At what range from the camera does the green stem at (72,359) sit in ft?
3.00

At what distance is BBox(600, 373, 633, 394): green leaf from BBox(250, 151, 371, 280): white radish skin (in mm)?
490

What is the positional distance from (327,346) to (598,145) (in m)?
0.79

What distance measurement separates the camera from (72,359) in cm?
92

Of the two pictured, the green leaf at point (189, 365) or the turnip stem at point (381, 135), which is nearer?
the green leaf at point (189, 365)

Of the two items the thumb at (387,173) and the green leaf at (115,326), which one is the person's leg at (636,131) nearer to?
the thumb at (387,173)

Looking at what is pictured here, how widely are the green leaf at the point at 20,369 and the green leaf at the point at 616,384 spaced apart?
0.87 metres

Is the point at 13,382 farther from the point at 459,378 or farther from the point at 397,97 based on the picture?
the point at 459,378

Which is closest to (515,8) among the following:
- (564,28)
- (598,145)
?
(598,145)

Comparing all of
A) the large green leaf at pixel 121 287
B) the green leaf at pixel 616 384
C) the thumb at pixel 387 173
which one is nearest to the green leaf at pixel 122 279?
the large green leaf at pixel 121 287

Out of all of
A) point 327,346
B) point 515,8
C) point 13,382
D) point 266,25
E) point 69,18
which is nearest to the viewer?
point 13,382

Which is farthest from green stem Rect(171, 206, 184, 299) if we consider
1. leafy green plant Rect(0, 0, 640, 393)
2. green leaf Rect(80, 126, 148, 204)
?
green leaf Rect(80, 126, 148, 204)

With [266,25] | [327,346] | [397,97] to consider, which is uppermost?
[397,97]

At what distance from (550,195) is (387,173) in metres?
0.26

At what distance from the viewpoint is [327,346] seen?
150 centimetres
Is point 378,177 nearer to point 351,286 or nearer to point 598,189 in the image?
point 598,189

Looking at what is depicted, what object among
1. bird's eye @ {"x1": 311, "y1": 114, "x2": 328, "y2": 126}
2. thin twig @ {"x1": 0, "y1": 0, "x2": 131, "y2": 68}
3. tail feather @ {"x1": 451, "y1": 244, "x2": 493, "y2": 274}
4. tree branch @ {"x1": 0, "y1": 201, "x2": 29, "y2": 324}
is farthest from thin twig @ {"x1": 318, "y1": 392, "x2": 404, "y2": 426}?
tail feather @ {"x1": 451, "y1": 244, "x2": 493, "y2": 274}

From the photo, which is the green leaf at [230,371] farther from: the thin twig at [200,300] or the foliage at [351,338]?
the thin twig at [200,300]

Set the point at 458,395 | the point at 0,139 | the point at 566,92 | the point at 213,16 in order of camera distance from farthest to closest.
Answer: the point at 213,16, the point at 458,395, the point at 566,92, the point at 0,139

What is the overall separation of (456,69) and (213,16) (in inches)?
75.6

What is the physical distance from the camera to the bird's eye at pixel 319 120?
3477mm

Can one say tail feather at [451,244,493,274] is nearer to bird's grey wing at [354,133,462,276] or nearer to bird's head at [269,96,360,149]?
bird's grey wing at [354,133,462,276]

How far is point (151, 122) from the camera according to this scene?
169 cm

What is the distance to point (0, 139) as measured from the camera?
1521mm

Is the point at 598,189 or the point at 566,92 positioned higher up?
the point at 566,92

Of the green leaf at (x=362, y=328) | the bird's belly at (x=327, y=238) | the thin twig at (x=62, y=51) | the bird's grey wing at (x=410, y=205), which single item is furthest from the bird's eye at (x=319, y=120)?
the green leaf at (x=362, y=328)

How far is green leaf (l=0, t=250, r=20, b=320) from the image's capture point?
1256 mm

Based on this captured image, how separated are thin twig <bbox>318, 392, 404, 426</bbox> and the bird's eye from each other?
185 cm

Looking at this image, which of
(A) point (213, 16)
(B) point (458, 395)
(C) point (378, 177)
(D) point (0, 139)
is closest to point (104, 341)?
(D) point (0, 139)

Exercise details:
Copy out every item above word for word, keeping each line as it appears.

Exercise solution:
At what range from the camera does the green stem at (72,359) sit in ft?
3.00

At what distance is BBox(600, 373, 633, 394): green leaf from BBox(250, 151, 371, 280): white radish skin (in mm)?
490

What is the positional distance from (327,346) to (598,145) (in m)?
0.79

What distance measurement separates the camera from (72,359) in cm?
92

Of the two pictured, the green leaf at point (189, 365) or the turnip stem at point (381, 135), which is nearer?
the green leaf at point (189, 365)

Of the two items the thumb at (387,173) and the green leaf at (115,326), which one is the person's leg at (636,131) nearer to?
the thumb at (387,173)

Looking at what is pictured here, how widely are the green leaf at the point at 20,369 and the green leaf at the point at 616,384 spaced apart?
0.87 metres

Is the point at 13,382 farther from the point at 459,378 or farther from the point at 397,97 based on the picture?
the point at 459,378

Which is closest to (515,8) among the following:
- (564,28)
- (598,145)
?
(598,145)

Comparing all of
A) the large green leaf at pixel 121 287
B) the green leaf at pixel 616 384
C) the thumb at pixel 387 173
which one is nearest to the green leaf at pixel 122 279?
the large green leaf at pixel 121 287

Out of all of
A) point 327,346
B) point 515,8
C) point 13,382
D) point 266,25
E) point 69,18
which is nearest to the viewer?
point 13,382

Which is farthest from green stem Rect(171, 206, 184, 299) if we consider
1. leafy green plant Rect(0, 0, 640, 393)
2. green leaf Rect(80, 126, 148, 204)
?
green leaf Rect(80, 126, 148, 204)

With [266,25] | [327,346] | [397,97] to consider, which is uppermost?
[397,97]

At what distance from (550,195) is (387,173) in metres?
0.26

At what distance from the viewpoint is [327,346] seen?
150 centimetres
Is point 378,177 nearer to point 351,286 or nearer to point 598,189 in the image?
point 598,189

Looking at what is depicted, what object among
1. bird's eye @ {"x1": 311, "y1": 114, "x2": 328, "y2": 126}
2. thin twig @ {"x1": 0, "y1": 0, "x2": 131, "y2": 68}
3. tail feather @ {"x1": 451, "y1": 244, "x2": 493, "y2": 274}
4. tree branch @ {"x1": 0, "y1": 201, "x2": 29, "y2": 324}
is farthest from thin twig @ {"x1": 318, "y1": 392, "x2": 404, "y2": 426}?
tail feather @ {"x1": 451, "y1": 244, "x2": 493, "y2": 274}

From the photo, which is the green leaf at [230,371] farther from: the thin twig at [200,300] or the foliage at [351,338]?
the thin twig at [200,300]

Set the point at 458,395 | the point at 0,139 | the point at 566,92 | the point at 213,16 in order of camera distance from farthest to closest.
Answer: the point at 213,16, the point at 458,395, the point at 566,92, the point at 0,139

What is the overall separation of (456,69) and (213,16) (in inches)?
75.6

What is the physical distance from the camera to the bird's eye at pixel 319 120?
3477mm

Can one say tail feather at [451,244,493,274] is nearer to bird's grey wing at [354,133,462,276] or nearer to bird's head at [269,96,360,149]?
bird's grey wing at [354,133,462,276]

How far is point (151, 122) from the camera according to this scene?
169 cm

What is the distance to point (0, 139) as measured from the camera?
1521mm

Is the point at 598,189 or the point at 566,92 positioned higher up?
the point at 566,92

Of the green leaf at (x=362, y=328) | the bird's belly at (x=327, y=238) | the thin twig at (x=62, y=51) | the bird's grey wing at (x=410, y=205), which single item is furthest from the bird's eye at (x=319, y=120)?
the green leaf at (x=362, y=328)

How far is green leaf (l=0, t=250, r=20, b=320) from the image's capture point?
1256 mm

Based on this captured image, how separated are thin twig <bbox>318, 392, 404, 426</bbox> and the bird's eye from each other?
185 cm

Looking at this image, which of
(A) point (213, 16)
(B) point (458, 395)
(C) point (378, 177)
(D) point (0, 139)
is closest to point (104, 341)?
(D) point (0, 139)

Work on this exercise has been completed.